Records –
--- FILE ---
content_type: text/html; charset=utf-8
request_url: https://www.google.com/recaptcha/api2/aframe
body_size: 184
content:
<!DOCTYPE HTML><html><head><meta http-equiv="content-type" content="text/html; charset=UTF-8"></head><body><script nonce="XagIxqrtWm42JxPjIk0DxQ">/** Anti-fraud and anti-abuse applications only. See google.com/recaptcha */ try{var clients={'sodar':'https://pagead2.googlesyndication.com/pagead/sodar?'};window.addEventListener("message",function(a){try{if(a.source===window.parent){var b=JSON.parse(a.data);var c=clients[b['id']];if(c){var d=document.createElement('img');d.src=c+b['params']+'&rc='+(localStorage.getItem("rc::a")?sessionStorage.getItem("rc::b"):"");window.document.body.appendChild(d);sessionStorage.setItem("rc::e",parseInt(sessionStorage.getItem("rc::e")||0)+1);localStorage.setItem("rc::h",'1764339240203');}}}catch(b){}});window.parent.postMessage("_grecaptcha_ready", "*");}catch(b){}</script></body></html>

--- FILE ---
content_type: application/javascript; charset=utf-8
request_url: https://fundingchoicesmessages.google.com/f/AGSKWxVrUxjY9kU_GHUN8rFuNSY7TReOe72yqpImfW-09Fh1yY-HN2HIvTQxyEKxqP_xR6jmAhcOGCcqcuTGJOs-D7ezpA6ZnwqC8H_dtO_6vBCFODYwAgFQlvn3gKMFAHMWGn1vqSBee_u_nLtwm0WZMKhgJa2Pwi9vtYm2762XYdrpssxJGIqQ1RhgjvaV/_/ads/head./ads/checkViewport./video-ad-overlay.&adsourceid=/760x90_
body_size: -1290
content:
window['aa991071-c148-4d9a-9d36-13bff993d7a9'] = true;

Task to complete – Set the records above down again. Match them exactly.

Result below –
--- FILE ---
content_type: text/html; charset=utf-8
request_url: https://www.google.com/recaptcha/api2/aframe
body_size: 184
content:
<!DOCTYPE HTML><html><head><meta http-equiv="content-type" content="text/html; charset=UTF-8"></head><body><script nonce="XagIxqrtWm42JxPjIk0DxQ">/** Anti-fraud and anti-abuse applications only. See google.com/recaptcha */ try{var clients={'sodar':'https://pagead2.googlesyndication.com/pagead/sodar?'};window.addEventListener("message",function(a){try{if(a.source===window.parent){var b=JSON.parse(a.data);var c=clients[b['id']];if(c){var d=document.createElement('img');d.src=c+b['params']+'&rc='+(localStorage.getItem("rc::a")?sessionStorage.getItem("rc::b"):"");window.document.body.appendChild(d);sessionStorage.setItem("rc::e",parseInt(sessionStorage.getItem("rc::e")||0)+1);localStorage.setItem("rc::h",'1764339240203');}}}catch(b){}});window.parent.postMessage("_grecaptcha_ready", "*");}catch(b){}</script></body></html>

--- FILE ---
content_type: application/javascript; charset=utf-8
request_url: https://fundingchoicesmessages.google.com/f/AGSKWxVrUxjY9kU_GHUN8rFuNSY7TReOe72yqpImfW-09Fh1yY-HN2HIvTQxyEKxqP_xR6jmAhcOGCcqcuTGJOs-D7ezpA6ZnwqC8H_dtO_6vBCFODYwAgFQlvn3gKMFAHMWGn1vqSBee_u_nLtwm0WZMKhgJa2Pwi9vtYm2762XYdrpssxJGIqQ1RhgjvaV/_/ads/head./ads/checkViewport./video-ad-overlay.&adsourceid=/760x90_
body_size: -1290
content:
window['aa991071-c148-4d9a-9d36-13bff993d7a9'] = true;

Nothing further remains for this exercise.